За ворота вымелась, а там — ахнула только. Виделось над крышами: играл тын заревом нарядным, светился весь, переливался…
И песнь прямо оттуда в уши лилась.
Коленки подтаяли, как восковые сделались. Спохватилась, бегом в дом вернулась, цопнула торбочку с плашкой ученической да рамкой восковой с красками-сотами. Все мастер-Молот горошинке выговаривал, побранивал, что глаз у ней скушный, ленивый. Обидно то Марьке было: уж она и сметлива, и догада, и на выдумку хитрую горазда... Самая-пресамая из всего стручка! А вот малевание никак не давалось. Ну, сейчас и подглядим, каковой пестрядью можно самоделки изукрашивать...
Пусто было на улице, токмо собаки шумели. Рыжик вовсе из конуры крапчатый нос не высунул, трусишка.
Добежала одним духом. Даже попрыгала от радости, в ладоши побила — до того чудесно!
Только достала из увязки планшетку, как что-то метнулось навстречу, схватило когтями вострыми. Марька лишь вскрикнуть успела — тонко, по-заячьи.
***
Сивого-от людва страшилась, стороной сторонилась. И то сказать — волос железный, зубы-ножи, нрав лихой, глаз злой. Варда — четырехрукий, жаровый, собой темный — плоди человековой люб был. Подход знал. Как с равными говорил. Лаской брал, участием, словом добрым. Людва от него не шарахалась.

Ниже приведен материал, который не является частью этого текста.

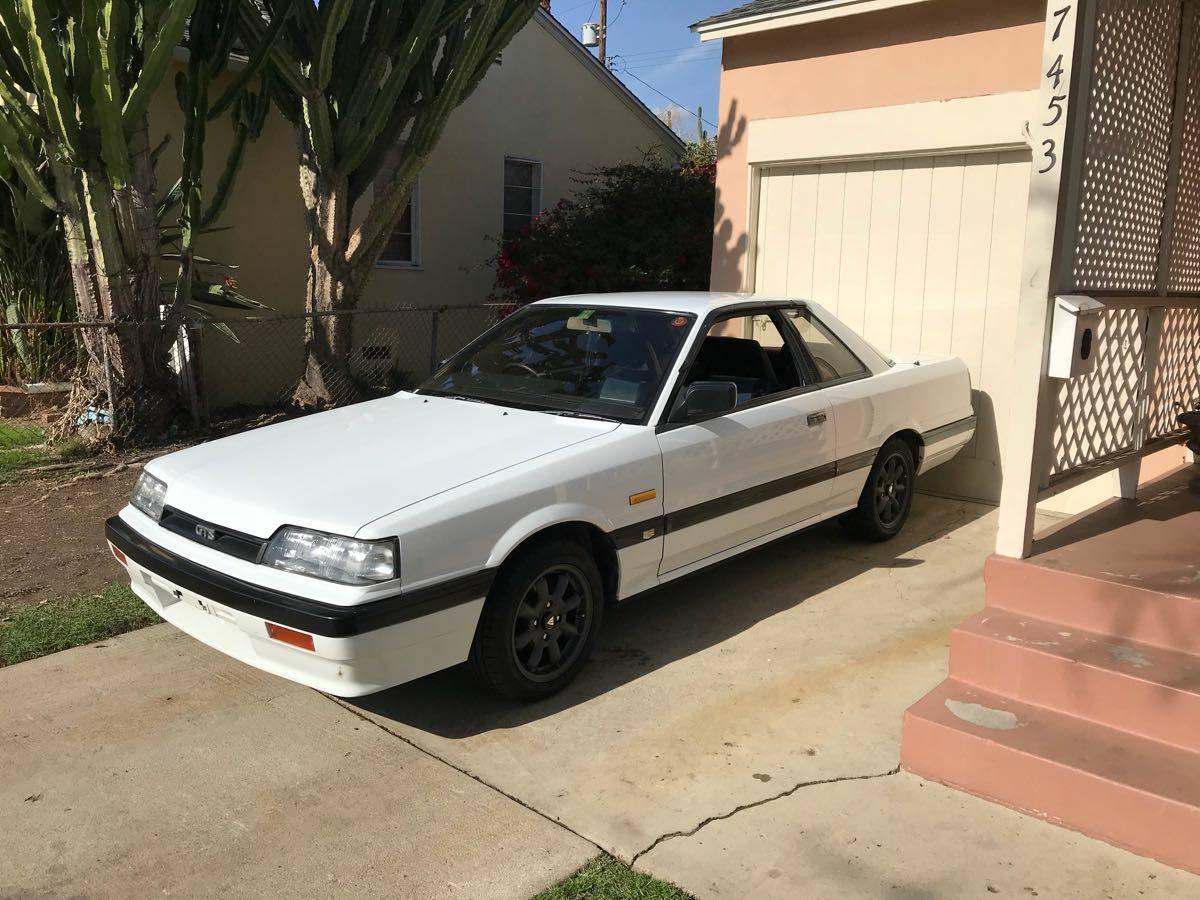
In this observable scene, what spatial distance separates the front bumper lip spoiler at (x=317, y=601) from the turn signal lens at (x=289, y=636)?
3 cm

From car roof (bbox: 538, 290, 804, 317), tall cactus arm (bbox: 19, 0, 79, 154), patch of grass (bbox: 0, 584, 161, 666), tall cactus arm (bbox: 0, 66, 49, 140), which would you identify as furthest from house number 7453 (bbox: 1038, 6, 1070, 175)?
tall cactus arm (bbox: 0, 66, 49, 140)

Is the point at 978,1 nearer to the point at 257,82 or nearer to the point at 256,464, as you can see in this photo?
the point at 256,464

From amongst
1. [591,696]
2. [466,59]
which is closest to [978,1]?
[466,59]

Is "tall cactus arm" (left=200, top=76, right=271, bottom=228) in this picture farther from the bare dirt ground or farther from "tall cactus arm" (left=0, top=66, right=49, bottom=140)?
the bare dirt ground

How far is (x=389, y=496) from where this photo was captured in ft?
11.7

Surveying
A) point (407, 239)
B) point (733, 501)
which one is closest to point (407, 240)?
point (407, 239)

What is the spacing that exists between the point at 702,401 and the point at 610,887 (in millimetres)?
2161

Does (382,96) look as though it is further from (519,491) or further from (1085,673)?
(1085,673)

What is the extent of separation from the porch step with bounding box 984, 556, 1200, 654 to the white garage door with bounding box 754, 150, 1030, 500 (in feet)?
10.3

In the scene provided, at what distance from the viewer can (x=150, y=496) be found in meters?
4.13

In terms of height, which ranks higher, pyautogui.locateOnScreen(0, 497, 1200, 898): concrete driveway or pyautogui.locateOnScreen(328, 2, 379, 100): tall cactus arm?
pyautogui.locateOnScreen(328, 2, 379, 100): tall cactus arm

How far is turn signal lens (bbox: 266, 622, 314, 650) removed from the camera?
11.1 ft

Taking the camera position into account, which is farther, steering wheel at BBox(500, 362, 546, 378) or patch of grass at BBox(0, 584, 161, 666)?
steering wheel at BBox(500, 362, 546, 378)

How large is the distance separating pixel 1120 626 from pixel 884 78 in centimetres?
471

Сивый же хлебный скот не больно жаловал. Яриться-играться не гнушался, то правда. А вот разговоры разговаривать, да в бытование вникать, да учить, как у людвы той всё построено-заведено — еще не хватало.
Разошлись с братом-кнутом; Варда сам-один бродил, обиталищами любуясь. Различались они у людей, у каждого на свой манер жилище обихожено. В Решете домины не шибко большие стояли, на пять стен, зато выкрашены затейно: где птицы на воздусях порхают-играют, где рыбица в волне бьется-плещется, где кони в беге летят-стелются, и почти везде цветы да сонышко. Наличники резные, любовно устроенные. Варде то сильно нравилось, глядеть — сердцу весело.
Даже Коза тут не просто из соломы золотистой скручена, а с закавыками: и бубенчики на ней цветные, и ширинки, яркими порохом вышитые, и прочий убор затейливый.
Остановился Варда у сруба-колодезя, ухватил колесо, закрутил ворот. Помог девице ведро цепкой выбрать, а девица за это ему попить поднесла.
Поглядели друг на дружку поверх воды. Хороша, подумал кнут смятенно: темные волосы в два рога надо лбом закручены, лентами да деревянными болтышами перевиты, брови вразлет, глаза не робкие. Плечи под синим сукном круглые, крепкие, юбка шерстяная прихотливо расшита, душегрея богатая.